== Extracted material
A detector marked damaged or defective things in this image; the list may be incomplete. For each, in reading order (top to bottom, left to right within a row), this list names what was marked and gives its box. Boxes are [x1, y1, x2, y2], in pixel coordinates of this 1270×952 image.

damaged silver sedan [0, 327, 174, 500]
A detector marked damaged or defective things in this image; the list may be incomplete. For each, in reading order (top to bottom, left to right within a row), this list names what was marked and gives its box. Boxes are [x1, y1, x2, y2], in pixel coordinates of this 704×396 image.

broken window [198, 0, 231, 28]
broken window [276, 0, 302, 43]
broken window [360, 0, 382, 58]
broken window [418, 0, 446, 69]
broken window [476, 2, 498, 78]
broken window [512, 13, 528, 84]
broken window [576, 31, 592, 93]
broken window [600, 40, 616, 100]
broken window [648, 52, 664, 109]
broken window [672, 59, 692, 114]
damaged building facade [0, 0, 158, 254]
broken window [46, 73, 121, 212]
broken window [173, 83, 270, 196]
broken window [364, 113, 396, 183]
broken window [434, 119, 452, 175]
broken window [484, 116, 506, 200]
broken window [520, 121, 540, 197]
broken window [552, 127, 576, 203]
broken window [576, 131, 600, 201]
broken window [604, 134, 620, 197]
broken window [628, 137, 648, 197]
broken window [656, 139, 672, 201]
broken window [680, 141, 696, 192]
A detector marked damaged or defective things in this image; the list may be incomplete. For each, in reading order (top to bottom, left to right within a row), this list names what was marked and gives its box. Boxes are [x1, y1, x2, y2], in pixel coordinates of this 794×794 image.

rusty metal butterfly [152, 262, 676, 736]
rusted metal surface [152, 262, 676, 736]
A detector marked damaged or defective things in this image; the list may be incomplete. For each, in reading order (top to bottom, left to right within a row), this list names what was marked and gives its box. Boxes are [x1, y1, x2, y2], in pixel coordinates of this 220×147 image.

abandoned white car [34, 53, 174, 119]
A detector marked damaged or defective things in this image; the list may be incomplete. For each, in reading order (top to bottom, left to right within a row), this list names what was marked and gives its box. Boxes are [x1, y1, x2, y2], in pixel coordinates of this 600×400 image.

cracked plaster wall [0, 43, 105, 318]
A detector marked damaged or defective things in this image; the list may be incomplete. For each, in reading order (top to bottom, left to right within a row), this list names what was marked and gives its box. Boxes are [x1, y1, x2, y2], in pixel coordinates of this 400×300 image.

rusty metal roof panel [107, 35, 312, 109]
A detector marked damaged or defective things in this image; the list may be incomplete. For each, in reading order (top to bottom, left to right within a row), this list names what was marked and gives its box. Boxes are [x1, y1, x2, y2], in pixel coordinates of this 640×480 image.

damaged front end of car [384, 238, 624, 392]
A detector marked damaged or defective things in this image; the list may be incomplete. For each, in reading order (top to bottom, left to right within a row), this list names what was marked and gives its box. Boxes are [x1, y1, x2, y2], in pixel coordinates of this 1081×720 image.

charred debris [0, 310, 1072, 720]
====
== Problem ==
Quote all of the lines above verbatim.

== Reply to the task ==
A detector marked damaged or defective things in this image; the list may be incomplete. For each, in reading order (top to bottom, left to right within a row), this list names what was marked and gives its box. Boxes are [x1, y1, x2, y2], in pixel coordinates of this 1270×952 image.

damaged silver sedan [0, 327, 174, 500]
A detector marked damaged or defective things in this image; the list may be incomplete. For each, in reading order (top to bottom, left to right within a row), this list names what was marked and gives its box. Boxes are [x1, y1, x2, y2], in pixel coordinates of this 704×396 image.

broken window [198, 0, 231, 28]
broken window [276, 0, 302, 43]
broken window [360, 0, 382, 58]
broken window [418, 0, 446, 69]
broken window [476, 2, 498, 78]
broken window [512, 13, 528, 84]
broken window [576, 31, 592, 93]
broken window [600, 40, 616, 100]
broken window [648, 52, 664, 109]
broken window [672, 59, 692, 114]
damaged building facade [0, 0, 158, 254]
broken window [46, 73, 121, 212]
broken window [173, 83, 270, 196]
broken window [364, 113, 396, 183]
broken window [434, 119, 452, 175]
broken window [484, 116, 506, 200]
broken window [520, 121, 540, 197]
broken window [552, 127, 576, 203]
broken window [576, 131, 600, 201]
broken window [604, 134, 620, 197]
broken window [628, 137, 648, 197]
broken window [656, 139, 672, 201]
broken window [680, 141, 696, 192]
A detector marked damaged or defective things in this image; the list may be incomplete. For each, in reading order (top to bottom, left to right within a row), this list names what was marked and gives its box. Boxes are [x1, y1, x2, y2], in pixel coordinates of this 794×794 image.

rusty metal butterfly [152, 262, 676, 736]
rusted metal surface [152, 262, 676, 736]
A detector marked damaged or defective things in this image; the list may be incomplete. For each, in reading order (top to bottom, left to right within a row), this list names what was marked and gives its box. Boxes are [x1, y1, x2, y2], in pixel coordinates of this 220×147 image.

abandoned white car [34, 53, 174, 119]
A detector marked damaged or defective things in this image; the list may be incomplete. For each, in reading order (top to bottom, left to right within a row), this list names what was marked and gives its box. Boxes are [x1, y1, x2, y2], in pixel coordinates of this 600×400 image.

cracked plaster wall [0, 43, 105, 318]
A detector marked damaged or defective things in this image; the list may be incomplete. For each, in reading order (top to bottom, left to right within a row), this list names what was marked and gives its box. Boxes are [x1, y1, x2, y2], in pixel coordinates of this 400×300 image.

rusty metal roof panel [107, 35, 312, 109]
A detector marked damaged or defective things in this image; the list may be incomplete. For each, in reading order (top to bottom, left to right within a row), this list names what was marked and gives its box. Boxes are [x1, y1, x2, y2], in pixel coordinates of this 640×480 image.

damaged front end of car [384, 238, 624, 392]
A detector marked damaged or defective things in this image; the list may be incomplete. For each, in reading order (top to bottom, left to right within a row), this list names what was marked and gives its box. Boxes are [x1, y1, x2, y2], in pixel coordinates of this 1081×720 image.

charred debris [0, 310, 1072, 720]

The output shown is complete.